◆ Challenge ◆
Transcribe precisely those lines of the listing that fall between the line containing "As pictured here, is" and the last line, inclusive of both.

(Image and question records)
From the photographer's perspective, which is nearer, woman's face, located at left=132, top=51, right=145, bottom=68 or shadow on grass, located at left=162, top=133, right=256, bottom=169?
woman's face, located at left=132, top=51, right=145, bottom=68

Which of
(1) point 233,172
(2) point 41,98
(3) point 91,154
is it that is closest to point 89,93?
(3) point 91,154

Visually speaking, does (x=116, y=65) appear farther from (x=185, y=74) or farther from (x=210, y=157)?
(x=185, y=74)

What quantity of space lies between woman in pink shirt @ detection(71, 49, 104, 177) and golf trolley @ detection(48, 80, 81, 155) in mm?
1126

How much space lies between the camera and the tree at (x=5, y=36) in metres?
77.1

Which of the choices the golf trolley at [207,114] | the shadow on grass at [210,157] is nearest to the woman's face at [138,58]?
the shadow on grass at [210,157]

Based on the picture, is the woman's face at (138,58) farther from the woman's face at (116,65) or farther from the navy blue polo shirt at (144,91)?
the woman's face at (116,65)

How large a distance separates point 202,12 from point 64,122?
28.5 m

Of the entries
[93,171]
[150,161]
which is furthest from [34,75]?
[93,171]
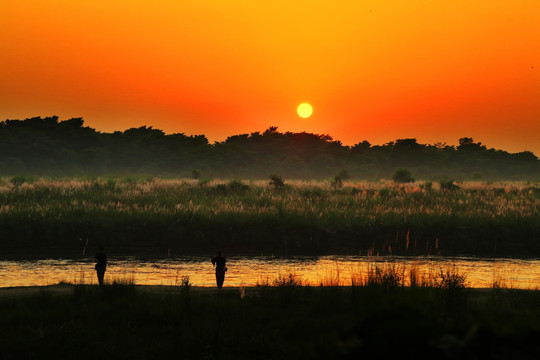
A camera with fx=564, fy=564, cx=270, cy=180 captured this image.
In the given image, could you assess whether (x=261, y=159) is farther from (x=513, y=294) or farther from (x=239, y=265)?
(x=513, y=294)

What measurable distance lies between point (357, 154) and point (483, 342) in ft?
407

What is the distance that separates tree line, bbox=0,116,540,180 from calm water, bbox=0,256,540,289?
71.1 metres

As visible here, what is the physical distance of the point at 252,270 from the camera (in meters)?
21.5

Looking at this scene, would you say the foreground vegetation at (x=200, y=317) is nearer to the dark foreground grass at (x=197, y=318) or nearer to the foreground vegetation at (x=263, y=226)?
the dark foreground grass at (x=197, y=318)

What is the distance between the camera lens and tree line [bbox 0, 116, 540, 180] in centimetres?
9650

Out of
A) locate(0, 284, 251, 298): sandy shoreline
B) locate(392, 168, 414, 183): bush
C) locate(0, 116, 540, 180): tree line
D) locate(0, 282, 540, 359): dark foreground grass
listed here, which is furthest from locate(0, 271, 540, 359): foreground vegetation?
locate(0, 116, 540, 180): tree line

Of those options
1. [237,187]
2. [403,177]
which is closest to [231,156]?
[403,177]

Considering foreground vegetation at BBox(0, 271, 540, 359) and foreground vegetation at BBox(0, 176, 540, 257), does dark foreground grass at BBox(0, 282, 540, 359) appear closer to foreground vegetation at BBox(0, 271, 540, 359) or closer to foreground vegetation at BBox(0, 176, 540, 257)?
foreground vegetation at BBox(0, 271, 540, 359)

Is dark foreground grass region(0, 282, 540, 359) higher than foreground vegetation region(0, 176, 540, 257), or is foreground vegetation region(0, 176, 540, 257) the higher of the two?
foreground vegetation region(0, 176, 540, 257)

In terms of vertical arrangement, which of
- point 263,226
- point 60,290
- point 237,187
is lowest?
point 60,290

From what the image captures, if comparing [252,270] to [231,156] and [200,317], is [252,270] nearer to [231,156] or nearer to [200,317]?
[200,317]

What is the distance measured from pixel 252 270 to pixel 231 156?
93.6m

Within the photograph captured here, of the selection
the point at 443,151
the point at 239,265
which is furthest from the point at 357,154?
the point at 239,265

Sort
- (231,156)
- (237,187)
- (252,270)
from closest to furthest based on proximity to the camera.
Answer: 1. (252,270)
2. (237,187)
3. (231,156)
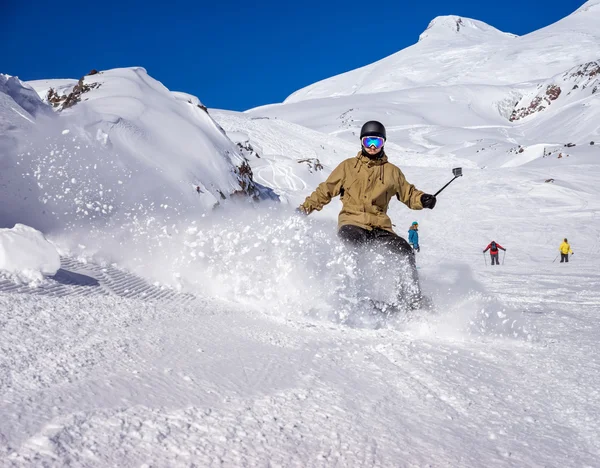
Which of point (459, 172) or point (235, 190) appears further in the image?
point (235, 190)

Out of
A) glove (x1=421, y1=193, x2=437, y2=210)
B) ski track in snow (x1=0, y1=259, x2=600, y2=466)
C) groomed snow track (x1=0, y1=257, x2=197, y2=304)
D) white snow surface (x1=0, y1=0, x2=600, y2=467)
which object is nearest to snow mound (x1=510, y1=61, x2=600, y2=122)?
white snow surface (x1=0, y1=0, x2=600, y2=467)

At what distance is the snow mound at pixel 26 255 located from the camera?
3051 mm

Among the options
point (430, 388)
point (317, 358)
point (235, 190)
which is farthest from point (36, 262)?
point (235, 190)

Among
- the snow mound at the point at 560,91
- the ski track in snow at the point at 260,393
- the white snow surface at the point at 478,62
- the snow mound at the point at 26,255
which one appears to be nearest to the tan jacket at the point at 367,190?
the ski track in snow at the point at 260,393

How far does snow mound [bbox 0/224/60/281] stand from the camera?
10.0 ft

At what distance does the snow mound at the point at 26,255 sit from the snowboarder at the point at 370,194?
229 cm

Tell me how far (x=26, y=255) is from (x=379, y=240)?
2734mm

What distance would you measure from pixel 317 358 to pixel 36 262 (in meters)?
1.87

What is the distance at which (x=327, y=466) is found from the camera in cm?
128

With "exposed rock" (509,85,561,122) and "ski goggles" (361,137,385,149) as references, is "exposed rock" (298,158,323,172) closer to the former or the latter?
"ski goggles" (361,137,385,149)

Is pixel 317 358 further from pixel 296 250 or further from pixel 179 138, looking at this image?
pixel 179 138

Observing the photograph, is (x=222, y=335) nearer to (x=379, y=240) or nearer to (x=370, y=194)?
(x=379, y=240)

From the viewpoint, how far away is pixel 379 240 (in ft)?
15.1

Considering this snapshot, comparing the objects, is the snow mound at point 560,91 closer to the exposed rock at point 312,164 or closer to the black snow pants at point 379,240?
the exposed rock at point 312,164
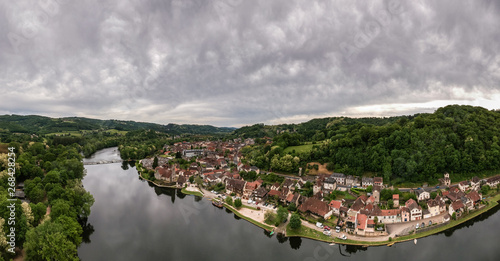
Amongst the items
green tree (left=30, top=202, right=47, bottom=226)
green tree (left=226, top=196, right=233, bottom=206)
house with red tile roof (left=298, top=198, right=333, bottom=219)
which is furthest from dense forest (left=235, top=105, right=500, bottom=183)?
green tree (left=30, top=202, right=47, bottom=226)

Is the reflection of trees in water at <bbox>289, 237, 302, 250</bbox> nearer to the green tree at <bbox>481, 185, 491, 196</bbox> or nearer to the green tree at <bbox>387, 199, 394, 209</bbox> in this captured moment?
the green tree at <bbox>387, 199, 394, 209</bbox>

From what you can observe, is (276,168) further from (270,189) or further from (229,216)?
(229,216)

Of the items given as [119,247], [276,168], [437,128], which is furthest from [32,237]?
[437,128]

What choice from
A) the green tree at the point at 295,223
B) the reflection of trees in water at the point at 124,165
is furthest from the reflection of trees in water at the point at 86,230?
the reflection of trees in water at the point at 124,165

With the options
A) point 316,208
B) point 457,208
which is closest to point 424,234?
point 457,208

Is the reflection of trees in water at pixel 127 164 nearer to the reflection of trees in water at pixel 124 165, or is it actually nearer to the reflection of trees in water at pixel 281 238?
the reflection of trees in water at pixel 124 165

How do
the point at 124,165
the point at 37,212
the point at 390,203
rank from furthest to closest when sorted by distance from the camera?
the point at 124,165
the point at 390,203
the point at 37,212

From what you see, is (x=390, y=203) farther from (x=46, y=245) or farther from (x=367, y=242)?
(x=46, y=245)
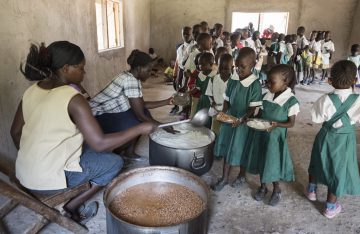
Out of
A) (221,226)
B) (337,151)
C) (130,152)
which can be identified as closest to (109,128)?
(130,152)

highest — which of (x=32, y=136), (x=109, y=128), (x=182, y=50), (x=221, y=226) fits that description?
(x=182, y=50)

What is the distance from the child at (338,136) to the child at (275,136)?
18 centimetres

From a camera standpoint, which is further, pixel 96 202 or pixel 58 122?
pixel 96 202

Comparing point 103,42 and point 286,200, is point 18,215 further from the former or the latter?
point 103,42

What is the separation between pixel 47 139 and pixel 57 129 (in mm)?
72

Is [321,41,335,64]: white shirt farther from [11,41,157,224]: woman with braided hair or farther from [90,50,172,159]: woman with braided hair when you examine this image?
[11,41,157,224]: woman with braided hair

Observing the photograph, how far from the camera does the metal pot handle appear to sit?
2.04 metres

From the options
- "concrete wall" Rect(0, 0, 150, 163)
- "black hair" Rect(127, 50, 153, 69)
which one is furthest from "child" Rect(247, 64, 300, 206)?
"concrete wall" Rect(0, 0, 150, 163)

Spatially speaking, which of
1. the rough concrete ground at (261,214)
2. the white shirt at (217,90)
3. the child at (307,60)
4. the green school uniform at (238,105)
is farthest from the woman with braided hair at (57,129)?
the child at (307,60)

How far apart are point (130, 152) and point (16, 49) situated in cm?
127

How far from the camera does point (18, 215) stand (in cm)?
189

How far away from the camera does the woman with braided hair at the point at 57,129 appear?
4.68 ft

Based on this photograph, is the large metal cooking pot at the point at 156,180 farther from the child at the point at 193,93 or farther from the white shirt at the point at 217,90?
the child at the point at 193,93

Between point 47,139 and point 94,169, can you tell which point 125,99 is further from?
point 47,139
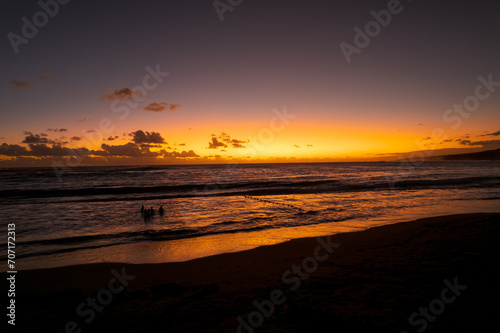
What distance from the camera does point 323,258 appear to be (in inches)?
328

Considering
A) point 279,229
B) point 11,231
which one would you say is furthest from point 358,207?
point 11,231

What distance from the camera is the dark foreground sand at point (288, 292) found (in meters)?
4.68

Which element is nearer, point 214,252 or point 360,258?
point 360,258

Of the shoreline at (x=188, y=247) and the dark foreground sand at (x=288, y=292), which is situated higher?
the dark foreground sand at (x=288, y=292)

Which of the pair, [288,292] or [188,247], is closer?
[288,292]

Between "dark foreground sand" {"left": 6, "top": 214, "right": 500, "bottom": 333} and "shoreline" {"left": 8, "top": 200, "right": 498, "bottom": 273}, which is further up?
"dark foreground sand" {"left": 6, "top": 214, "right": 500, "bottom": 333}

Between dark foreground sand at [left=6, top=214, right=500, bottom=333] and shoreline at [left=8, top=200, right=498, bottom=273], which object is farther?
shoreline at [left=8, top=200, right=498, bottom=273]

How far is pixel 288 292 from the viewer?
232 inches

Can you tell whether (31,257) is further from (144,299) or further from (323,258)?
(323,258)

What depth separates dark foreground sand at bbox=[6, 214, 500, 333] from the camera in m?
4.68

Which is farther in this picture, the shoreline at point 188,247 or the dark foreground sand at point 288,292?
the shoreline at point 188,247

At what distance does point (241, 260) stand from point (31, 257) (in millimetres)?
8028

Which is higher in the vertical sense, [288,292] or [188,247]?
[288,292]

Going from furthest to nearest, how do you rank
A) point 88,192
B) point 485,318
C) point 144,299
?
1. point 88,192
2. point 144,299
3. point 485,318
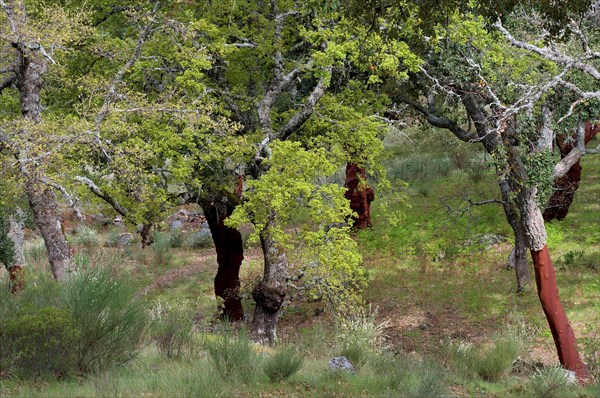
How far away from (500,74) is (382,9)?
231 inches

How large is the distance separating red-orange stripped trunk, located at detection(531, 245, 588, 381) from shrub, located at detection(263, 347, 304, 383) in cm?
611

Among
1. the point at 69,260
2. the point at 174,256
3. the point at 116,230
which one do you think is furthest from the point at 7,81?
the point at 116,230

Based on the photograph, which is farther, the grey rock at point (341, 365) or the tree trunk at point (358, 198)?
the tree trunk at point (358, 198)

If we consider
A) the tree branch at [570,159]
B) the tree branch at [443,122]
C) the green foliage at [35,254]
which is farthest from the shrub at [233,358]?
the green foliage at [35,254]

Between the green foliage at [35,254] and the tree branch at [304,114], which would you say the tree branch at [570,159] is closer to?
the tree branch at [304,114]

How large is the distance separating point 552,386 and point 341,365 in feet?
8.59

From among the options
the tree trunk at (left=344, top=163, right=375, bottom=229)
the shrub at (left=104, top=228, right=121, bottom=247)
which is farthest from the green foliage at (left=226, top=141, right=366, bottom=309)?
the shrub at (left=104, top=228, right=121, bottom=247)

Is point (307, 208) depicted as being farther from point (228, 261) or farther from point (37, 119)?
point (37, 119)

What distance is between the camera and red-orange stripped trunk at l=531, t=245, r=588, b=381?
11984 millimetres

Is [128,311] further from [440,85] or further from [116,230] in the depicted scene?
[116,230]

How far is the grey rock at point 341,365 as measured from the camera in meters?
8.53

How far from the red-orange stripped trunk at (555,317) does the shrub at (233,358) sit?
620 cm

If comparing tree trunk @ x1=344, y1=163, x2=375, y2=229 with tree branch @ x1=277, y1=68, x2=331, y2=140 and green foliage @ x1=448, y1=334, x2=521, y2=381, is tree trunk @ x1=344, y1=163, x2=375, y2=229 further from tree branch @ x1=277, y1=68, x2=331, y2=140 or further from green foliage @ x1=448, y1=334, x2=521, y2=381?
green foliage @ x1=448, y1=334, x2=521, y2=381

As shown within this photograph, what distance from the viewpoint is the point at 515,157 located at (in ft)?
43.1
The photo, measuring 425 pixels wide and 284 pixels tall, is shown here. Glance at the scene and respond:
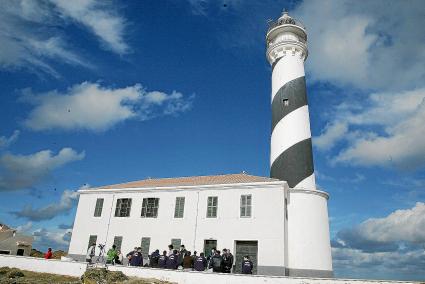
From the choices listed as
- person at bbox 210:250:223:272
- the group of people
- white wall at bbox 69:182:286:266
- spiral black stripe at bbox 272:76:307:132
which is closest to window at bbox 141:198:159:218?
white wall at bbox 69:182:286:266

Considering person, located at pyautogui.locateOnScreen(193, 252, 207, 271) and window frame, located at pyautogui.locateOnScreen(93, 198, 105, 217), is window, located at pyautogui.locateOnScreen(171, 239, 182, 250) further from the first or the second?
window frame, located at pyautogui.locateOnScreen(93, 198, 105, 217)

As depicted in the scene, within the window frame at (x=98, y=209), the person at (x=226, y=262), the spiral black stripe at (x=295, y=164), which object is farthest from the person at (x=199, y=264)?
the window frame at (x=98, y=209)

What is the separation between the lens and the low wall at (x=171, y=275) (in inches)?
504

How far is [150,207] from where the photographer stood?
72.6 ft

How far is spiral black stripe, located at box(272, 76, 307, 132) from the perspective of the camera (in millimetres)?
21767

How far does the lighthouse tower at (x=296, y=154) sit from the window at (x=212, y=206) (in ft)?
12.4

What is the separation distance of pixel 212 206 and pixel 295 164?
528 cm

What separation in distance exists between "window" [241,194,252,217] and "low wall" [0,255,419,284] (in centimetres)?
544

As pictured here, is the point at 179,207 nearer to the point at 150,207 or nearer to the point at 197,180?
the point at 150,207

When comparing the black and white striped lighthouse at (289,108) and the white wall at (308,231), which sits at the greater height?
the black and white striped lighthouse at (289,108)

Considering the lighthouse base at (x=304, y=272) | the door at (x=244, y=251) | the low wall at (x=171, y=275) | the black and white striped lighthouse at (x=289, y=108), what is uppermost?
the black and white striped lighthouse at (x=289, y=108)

◆ Exercise solution ◆
As pictured here, is the point at 179,207 nearer to the point at 150,207 or nearer to the point at 197,180?
the point at 150,207

When comparing the black and white striped lighthouse at (289,108) and the white wall at (308,231), which sits at the greater height?
the black and white striped lighthouse at (289,108)

Considering the lighthouse base at (x=304, y=272) | the door at (x=244, y=251) | the low wall at (x=171, y=275) | the black and white striped lighthouse at (x=289, y=108), what is uppermost?
the black and white striped lighthouse at (x=289, y=108)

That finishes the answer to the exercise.